__Задание__
Что, по словам источника, служит ключом к осознанию бытия?

__Источник__
::::::

Когда Ларри вернулся к этим процессам и переживаниям в самой сути своего бытия, изменилось все его восприятие жизни. То, что казалось таким пустым, наполнилось живым внутренним осознанием. Вместо того, чтобы писать свое имя на воде, он стал представлять для себя собственный жизненный процесс.

Психотерапевтический опыт Ларри продемонстрировал для меня четыре важных признака того, что значит жить более полной жизнью.

Я являюсь живым только в процессе моего бытия. Я не могу найти свое бытие в том, что делаю, чего добиваюсь, какие титулы я имею, в том, что другие думают и говорят обо мне. Я по-настоящему существую лишь в моменты осознания, переживания, выбора и действия. Поэтому я не могу увидеть свое бытие, ибо я и есть видение и все, что я вижу, не может быть мной. Я — видение, движение, осознание.

Если я хочу подлинной жизни, я должен осознавать процесс своего существования, тот факт, что мой центр — это мое переживание, и если я не принимаю свою жизнь всерьез, она ускользает от меня. Мое внутреннее чувство — ключ к осознанию бытия.

Приняв свою жизнь всерьез, я открываю многое в своем бытии, что прежде слишком низко оценивал, но теперь могу оценить по достоинству. Тем самым я могу обогатить свою жизнь. Так, я буду уделять внимание своим эмоциям — всем, включая и те, которые раньше старался не замечать, например, страху и гневу, своей фантазии, воображению и переживаниям, которые пытался исключить из своей жизни, но которые являются частью любой человеческой истории, — разочарованию и неудаче.

Если я допущу, что моя личность окажется привязанной к объективным вещам, я окажусь чрезвычайно уязвимым внешними обстоятельствами и случайностями. Идентичность, основанная на том, что я сделал, как меня воспринимают, что другие думают обо мне, — это идентичность, привязанная к прошлому. Она может привести к застою и повторяемости в жизни. Только подлинная процессуальная идентичность является живой в настоящий момент и способной к изменению и эволюции вместе с потоком моей жизни.

::::::

__Исходные данные__
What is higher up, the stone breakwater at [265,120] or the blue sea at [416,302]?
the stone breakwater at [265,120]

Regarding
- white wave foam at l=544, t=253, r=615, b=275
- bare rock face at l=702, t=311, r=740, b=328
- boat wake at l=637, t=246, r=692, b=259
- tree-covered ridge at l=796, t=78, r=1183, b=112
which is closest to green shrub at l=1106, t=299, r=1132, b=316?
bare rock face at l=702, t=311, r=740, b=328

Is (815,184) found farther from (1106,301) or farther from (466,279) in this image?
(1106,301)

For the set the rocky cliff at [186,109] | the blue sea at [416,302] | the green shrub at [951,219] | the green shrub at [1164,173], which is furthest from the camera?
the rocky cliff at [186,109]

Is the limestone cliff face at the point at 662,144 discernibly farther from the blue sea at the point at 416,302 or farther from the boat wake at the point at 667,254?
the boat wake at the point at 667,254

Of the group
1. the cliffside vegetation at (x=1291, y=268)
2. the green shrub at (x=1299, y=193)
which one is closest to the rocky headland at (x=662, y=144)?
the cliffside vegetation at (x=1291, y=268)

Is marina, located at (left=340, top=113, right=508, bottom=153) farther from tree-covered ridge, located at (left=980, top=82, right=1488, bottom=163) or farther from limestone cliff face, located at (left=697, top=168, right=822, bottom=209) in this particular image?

::::::

__Ответ ниже__
Внутреннее чувство.